Consider state vectors \(x_t\) and observation vectors \(y_t\) that evolve as follows:
\[\begin{aligned} x_{t+1} &= A x_t + \delta_t \cr y_{t+1} &= C x_t + \epsilon_t, \end{aligned}\]
where \(\delta_t\) and \(\epsilon_t\) are each, say, iid Normal, mean 0 noise with fixed covariance. (These are called the state noise and measurement noise, respectively.)
If \(\hat x_{t+1}\) (and \(\hat y_{t+1}\)) is the best predictor of \(x_{t+1}\) (and \(y_{t+1}\)) given observations up to time \(t\), then
\[ \hat x_{t+1} = A \hat x_t + K_t (y_t - \hat y_t), \]
which is of the same form we just computed.
This gives us a functional implementation of the Kalman Filter.
Markov Chain Monte Carlo #
Markov Chain Monte Carlo (MCMC) is a simulation method where we create a Markov chain whose limiting distribution is a distribution from which we want to sample.
(defn mcmc-step
"Make one step in MH chain, choosing random move."
[state moves]
(let [move (random-choice moves)]
(metropolis-hastings-step (move state))))
(defn mcmc-sample
"Generate an MCMC sample from an initial state.
Returns a lazy sequence.
Keyword arguments:
:move -- a collection of moves, which are
functions from state to a candidate
:select -- a selector function which indicates
a boolean for each index and state
if that state should be kept in the
output
:extract -- a function to extract features
(e.g., parameters) from the state
"
[initial-state & {:keys [moves select extract]

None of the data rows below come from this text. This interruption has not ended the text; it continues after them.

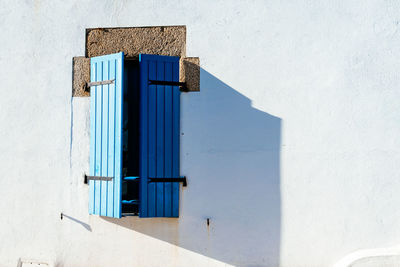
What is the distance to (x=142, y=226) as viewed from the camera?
4055 millimetres

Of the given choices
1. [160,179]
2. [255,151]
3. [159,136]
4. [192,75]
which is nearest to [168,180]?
[160,179]

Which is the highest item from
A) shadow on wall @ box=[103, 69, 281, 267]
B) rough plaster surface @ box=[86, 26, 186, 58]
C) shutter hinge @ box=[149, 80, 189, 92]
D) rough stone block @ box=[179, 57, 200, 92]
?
rough plaster surface @ box=[86, 26, 186, 58]

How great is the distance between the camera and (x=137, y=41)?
13.7 ft

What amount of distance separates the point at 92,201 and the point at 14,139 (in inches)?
44.0

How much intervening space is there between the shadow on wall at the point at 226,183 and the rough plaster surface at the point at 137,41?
437mm

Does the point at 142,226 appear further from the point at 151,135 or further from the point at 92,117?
the point at 92,117

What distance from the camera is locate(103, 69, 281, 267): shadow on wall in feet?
13.0

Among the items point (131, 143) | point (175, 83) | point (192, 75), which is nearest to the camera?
point (175, 83)

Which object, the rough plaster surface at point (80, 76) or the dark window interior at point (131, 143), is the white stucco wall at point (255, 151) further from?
the dark window interior at point (131, 143)

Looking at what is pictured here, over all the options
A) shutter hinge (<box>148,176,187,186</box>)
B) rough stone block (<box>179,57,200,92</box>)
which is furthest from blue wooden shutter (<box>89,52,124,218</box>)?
rough stone block (<box>179,57,200,92</box>)

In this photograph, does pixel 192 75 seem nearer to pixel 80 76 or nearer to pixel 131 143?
pixel 131 143

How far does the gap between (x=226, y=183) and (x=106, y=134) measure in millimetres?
1236

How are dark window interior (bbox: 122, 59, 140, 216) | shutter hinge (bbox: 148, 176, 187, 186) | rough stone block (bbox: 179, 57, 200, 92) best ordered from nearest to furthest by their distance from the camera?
shutter hinge (bbox: 148, 176, 187, 186), rough stone block (bbox: 179, 57, 200, 92), dark window interior (bbox: 122, 59, 140, 216)

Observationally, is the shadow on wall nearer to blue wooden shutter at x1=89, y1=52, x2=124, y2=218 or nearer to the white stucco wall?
the white stucco wall
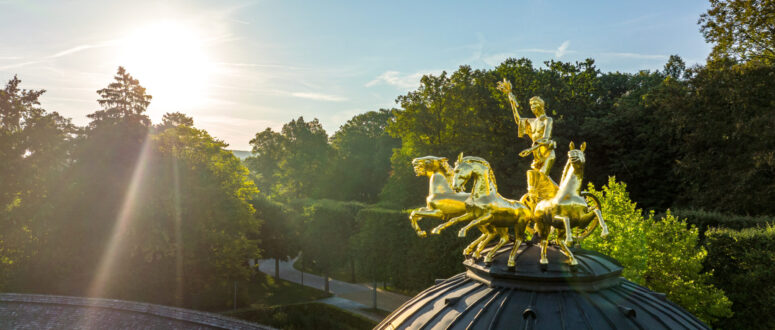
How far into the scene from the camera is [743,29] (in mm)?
30219

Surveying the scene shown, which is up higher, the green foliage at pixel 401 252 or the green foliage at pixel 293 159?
the green foliage at pixel 293 159

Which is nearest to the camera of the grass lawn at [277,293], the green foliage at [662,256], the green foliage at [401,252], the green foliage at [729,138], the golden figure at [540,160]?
the golden figure at [540,160]

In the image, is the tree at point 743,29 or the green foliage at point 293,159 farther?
the green foliage at point 293,159

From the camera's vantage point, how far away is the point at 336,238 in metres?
41.4

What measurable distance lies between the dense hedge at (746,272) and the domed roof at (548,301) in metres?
16.2

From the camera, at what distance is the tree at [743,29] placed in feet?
95.3

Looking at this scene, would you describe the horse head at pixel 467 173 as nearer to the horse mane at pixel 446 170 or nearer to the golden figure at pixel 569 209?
the horse mane at pixel 446 170

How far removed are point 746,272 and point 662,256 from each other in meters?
5.05

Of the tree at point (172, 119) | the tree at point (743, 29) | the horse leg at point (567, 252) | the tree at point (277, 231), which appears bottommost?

:or {select (constantly true),
extract identity}}]
(letfn [(stepper [index state]
(lazy-seq
(if (select index state)
(cons (extract state)
(stepper (inc index) (mcmc-step state moves)))
(stepper (inc index) (mcmc-step state moves)))))]
(stepper 0 initial-state)))
(def chain
(mcmc-sample initial-state
:select (mcmc-select :burn-in 1000 :skip 5)
:extract :theta1
:moves [(univariate-move :theta1 random-walk 0.1)
(univariate-move :theta2 random-walk 0.4)
(univariate-move :theta3 random-walk 0.2)]))
(take 100 chain)
The design of this chain is modular, and easily adaptable to a wide variety of models.